E’ più facile occupare una chiesa che la torre Eiffel, ha detto il cardinal Lustiger di Parigi. E si riferiva a quei sans papiers che sarebbero poi stati espugnati da Saint-Bernard un mattino presto dello scorso agosto. Una delle tante tragedie di quest’estate, il segnale di un mondo che non regge alla composizione dei diritti e dei doveri dei popoli che s’incontrano: per scelta o per disperazione.
La Chiesa si trova spesso in mezzo alle politiche-spettacolo, suo malgrado. Perché se qualcosa proprio non appartiene alla Chiesa è di misurarsi con i trionfalismi del mondo; e se qualcosa di pernicioso le può davvero accadere, è di lasciarsi tirare da una parte o dall’altra. Quando si dice che la Chiesa non è di destra né di sinistra si è immediatamente soggetti all’accusa di non essere evangelici, perché, si grida, il Vangelo o chiama ai poveri o non è. E per poveri si intendono normalmente solo quelli descritti da una sociologia economica: ed è questa tragica riduzione dell’uo-mo che finisce per ridurre il Vangelo a poco più di un manuale di convivenza.
Poveri sono certamente coloro che fanno fatica a mangiare; e ricchi -sono quelli che non spartiscono per avidità. Ma poveri sono anche i bambini a cui la vita è tolta, e i ragazzi a cui la vita non viene insegnata: per la stupidità dell’uomo che rinuncia ad essere creatore. Poveri sono i facoltosi che son lasciati soli, perché i loro soldi gli bastano, si dice; e poveri i malati che non vengono curati se non per un tornaconto. Poveri certamente gli islamici che capitano da noi, e poveri anche i cristiani che vivono nelle loro terre. Poveri son quelli sbattuti sotto un ponte, e poveri son quelli che finiscono sul marciapiede per l’abbaglio di una ricchezza facile, o di una vita libera.

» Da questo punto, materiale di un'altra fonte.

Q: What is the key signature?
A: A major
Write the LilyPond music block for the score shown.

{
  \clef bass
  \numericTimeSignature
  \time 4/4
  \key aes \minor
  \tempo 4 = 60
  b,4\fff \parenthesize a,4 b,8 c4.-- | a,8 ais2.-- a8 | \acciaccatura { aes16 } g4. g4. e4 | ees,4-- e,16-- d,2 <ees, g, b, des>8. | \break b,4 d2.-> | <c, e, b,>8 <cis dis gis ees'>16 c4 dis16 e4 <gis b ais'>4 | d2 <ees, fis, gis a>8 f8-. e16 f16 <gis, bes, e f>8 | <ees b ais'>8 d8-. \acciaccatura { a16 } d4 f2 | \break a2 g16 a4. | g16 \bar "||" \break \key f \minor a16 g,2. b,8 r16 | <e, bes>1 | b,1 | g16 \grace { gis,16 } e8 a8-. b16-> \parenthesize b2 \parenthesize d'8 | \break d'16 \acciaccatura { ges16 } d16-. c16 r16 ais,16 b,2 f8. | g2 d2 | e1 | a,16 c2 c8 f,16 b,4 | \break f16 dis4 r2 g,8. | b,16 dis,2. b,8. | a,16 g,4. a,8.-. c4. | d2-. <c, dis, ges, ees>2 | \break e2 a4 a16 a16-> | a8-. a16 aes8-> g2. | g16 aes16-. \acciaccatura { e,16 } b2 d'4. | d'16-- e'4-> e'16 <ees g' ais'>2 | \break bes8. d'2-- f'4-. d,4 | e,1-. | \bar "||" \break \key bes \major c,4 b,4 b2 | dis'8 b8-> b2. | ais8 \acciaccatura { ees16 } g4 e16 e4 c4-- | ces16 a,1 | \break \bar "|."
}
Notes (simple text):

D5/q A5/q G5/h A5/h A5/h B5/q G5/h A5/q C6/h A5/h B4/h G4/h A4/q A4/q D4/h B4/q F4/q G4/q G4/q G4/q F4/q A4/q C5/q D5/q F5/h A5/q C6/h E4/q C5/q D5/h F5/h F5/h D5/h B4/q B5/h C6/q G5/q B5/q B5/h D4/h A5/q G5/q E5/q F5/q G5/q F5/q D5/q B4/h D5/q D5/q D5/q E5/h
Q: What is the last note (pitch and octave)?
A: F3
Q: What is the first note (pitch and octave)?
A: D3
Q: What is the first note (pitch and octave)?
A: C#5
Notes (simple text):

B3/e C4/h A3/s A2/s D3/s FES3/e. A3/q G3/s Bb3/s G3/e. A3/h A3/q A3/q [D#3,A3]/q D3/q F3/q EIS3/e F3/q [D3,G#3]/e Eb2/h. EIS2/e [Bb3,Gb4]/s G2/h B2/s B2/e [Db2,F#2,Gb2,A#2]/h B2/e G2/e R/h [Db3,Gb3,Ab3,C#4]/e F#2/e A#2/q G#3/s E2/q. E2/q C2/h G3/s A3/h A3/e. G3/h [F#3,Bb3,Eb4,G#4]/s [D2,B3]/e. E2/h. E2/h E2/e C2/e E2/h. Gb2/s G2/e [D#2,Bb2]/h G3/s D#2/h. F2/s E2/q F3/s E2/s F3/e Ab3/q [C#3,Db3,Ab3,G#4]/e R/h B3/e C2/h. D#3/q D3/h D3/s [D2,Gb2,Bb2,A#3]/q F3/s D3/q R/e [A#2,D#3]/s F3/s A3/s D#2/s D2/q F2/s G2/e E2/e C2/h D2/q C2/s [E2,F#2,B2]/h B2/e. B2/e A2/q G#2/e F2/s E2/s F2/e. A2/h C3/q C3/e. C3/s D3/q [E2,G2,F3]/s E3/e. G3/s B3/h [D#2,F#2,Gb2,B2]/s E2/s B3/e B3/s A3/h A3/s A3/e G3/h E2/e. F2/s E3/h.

Ma i poveri per il Vangelo sono soprattutto altri: quelli che mancano di fede, speranza e carità. I più poveri sono quelli che cercano in se stessi la salvezza. O la cercano in uomini loro simili. Nell’assentarsi dal mondo, Gesù il Cristo ha lasciato una Chiesa: che non è un optional; che non va presa per gli spizzichi che piacciono, o lasciata perché non dice ciò che ci si aspetta. Una Chiesa che non è né popolare né clericale, ma dove tutti obbediscono allo Spirito, insieme, senza fratture né particolarismi. Un luogo e un tempo dove ci si raduna per ascoltare la Parola e spezzare il Pane, imparando la missione della parola e del pane per chiunque si incontra.
Ci sta dinanzi un tempo per scoprire il bene che la Chiesa è: nei suoi avvertimenti e nei suoi incitamenti, nella sua accoglienza e nell’intimità che fa nascere tra coloro che s’affidano. Forse per questo è più facile occupare una chiesa per i diseredati del mondo: perché sanno di trovare lì non solo uomini e donne compassionevoli degli altri, ma donne e uomini essi stessi afflitti e tuttavia consolati.
Perché hanno occupato Dio per la propria e l’altrui vita.